(Work to be completed): Your job is to copy the lines from the material that include "United".
─── Dataset content
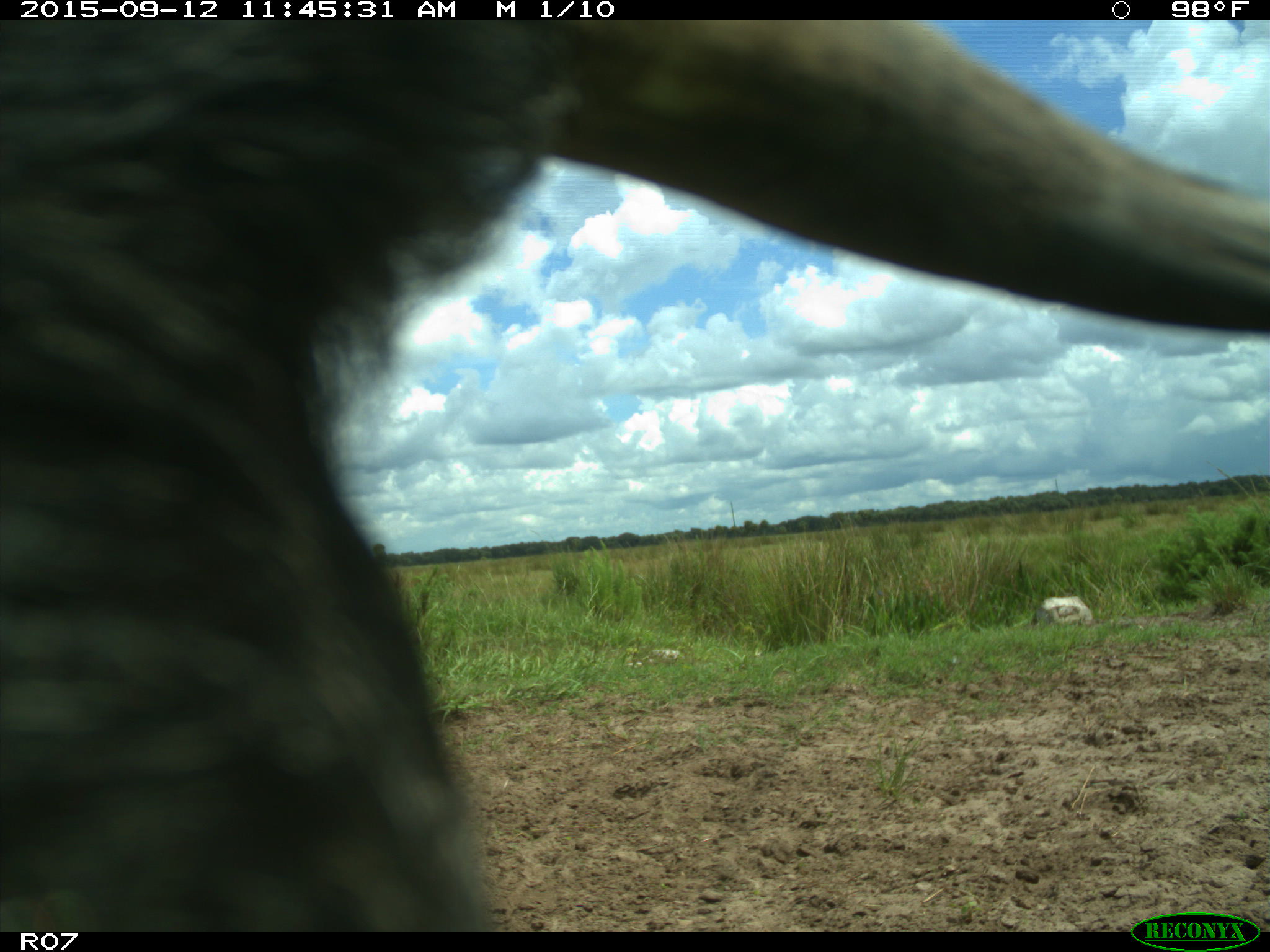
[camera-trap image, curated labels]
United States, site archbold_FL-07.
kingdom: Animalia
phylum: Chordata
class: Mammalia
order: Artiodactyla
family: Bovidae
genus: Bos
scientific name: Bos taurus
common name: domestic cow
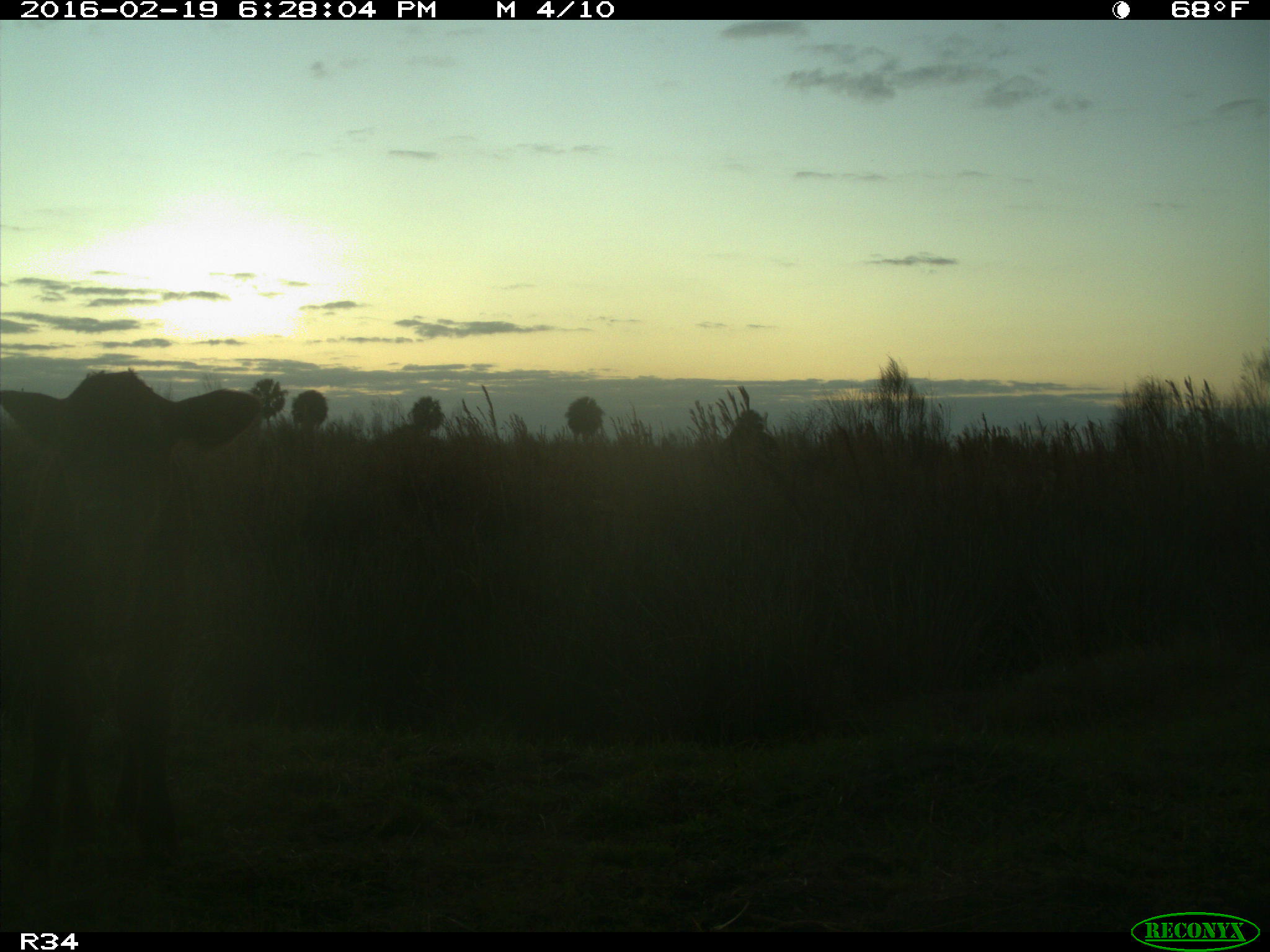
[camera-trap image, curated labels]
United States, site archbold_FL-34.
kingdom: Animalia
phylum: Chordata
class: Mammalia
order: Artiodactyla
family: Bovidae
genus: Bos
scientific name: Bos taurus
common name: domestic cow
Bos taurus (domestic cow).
──────
(Response):
United States, site archbold_FL-07.
United States, site archbold_FL-34.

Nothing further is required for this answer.